Dr. Mark Martens is a senior toxicologist with more than 40 years of experience in toxicology, risk assessment and preclinical development of chemicals, agrochemicals and pharmaceuticals.
Mark supports ToxMinds as an independent expert consultant on any questions related to general and mechanistic toxicology. Having been responsible for the design, conduct and monitoring of all type of toxicology studies, he has invaluable in vivo expertise for the evaluation of acute and repeated dose toxicity including genotoxicity, carcinogenicity, DART and endocrine disruption.
Following his Ph.D. in pharmacy and first positions as assistant professor for toxicology in academia and in the pharmaceutical industry, Mark worked in various functions for the Belgium Health authorities from 1979-1989. One of his achievements was the foundation of the Belgian National Institute of Public Health’s Department of Toxicology which he also led for 5 years. He then joined Monsanto in various functions initially as Toxicology Manager Europe/Africa in Brussels, Head of Corporate Toxicology at the Monsanto World Headquarters in St Louis, MO, USA and then as Toxicology Director, Europe/Africa. In 2004, he joined Tibotec, the Infectious Diseases Therapeutic Area of Johnson & Johnson, as Senior Toxicology Director and from 2005 until 2010 as Vice President Europe for preclinical development. He has been president of the Belgium Society of Toxicology from 2004 to 2014. Since 2010, Mark serves as an independent consultant for preclinical development and toxicology.
Dr. Larry Segal is a senior toxicologist with 30 years of toxicology experience gained in various functions in academia, public authorities as well as in the pharmaceutical and chemical industry.
Larry supports ToxMinds as an independent toxicology consultant specifically in the context of projects with the pharmaceutical, consumer product and chemical industry. Specifically with regard to the pharmaceutical sector, his experience and expertise in assessing and determining permissible daily exposure levels (PDE) for process impurities, residual actives and extractables & leachables is a great asset to our service offer in this area. Given his substantial in vivo testing experience, Larry also supports our team in the management of toxicology testing programmes with regard to repeated dose toxicity and DART endpoints.
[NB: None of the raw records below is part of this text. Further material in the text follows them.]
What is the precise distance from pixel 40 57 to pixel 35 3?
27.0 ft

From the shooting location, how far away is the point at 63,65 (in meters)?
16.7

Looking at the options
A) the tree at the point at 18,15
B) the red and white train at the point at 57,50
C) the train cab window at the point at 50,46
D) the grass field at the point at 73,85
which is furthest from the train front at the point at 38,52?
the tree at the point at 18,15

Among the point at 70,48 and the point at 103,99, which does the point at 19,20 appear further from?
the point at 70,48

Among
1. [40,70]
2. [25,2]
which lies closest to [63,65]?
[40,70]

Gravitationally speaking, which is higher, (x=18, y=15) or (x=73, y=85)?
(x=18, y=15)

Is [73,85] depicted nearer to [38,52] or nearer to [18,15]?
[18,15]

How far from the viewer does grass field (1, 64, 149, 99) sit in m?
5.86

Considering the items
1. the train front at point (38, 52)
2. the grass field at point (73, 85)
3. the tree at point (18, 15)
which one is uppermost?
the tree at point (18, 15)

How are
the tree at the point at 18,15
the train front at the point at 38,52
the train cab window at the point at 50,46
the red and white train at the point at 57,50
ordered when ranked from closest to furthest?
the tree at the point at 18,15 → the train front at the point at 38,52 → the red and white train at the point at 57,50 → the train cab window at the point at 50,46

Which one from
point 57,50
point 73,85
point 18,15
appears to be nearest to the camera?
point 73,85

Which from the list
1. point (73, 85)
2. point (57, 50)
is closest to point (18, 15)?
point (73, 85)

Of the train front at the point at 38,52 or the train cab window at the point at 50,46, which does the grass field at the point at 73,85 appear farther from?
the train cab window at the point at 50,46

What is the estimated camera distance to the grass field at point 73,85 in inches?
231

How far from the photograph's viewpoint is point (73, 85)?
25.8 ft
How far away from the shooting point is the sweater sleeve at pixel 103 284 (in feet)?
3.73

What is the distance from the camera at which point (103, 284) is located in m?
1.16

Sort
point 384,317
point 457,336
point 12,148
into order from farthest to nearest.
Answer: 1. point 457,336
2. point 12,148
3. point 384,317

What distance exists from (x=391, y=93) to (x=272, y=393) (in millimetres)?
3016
Larry was a senior toxicologist within the Product Safety Bureau of Health Canada from 1990 until 2000. He then moved to industry where he served as senior toxicologist and regulatory specialist first at Huntsman Europe and then with GE Advanced Materials in Belgium. In 2006, he joined GSK Vaccines as Director of Nonclinical Toxicology and Pharmacology. From 2015, Larry served as senior toxicology consultant first for Penman Consulting BVBA and then independently from 2017 onwards.
Dr. Elsa Antunes Fernandes Gáspár and Dr. Karin van Ede have extensive experience in the fields of toxicological risk assessment and endocrine disruption. Specifically with regard to the latter, Elsa and Karin have project-based experience in assessing biological plausibility and modes of actions (MoA) for endocrine-mediated adversity.
ToxMinds partnered with KeyToxicology in 2017 to increase our toxicological hazard and risk assessment capacities as well as to add further mechanistical expertise in the field of endocrine disruption to our team. Elsa and Karin are also an integral part of our team which works on biotechnology products, focused mainly on the screening, assessing and summarising published literature on the human health and environmental safety of genetically modified crops.
Elsa and Karin received their Ph.D. in Toxicology at the Institute for Risk Assessment Sciences of the University of Utrecht in 2011 and 2014 respectively. Elsa’ research focused on the neuro-endocrine effects of non-dioxine like polychlorinated biphenyls (PCBs), whereas Karin’s research focused on the uncertainties in the risk assessment of dioxin-like compounds.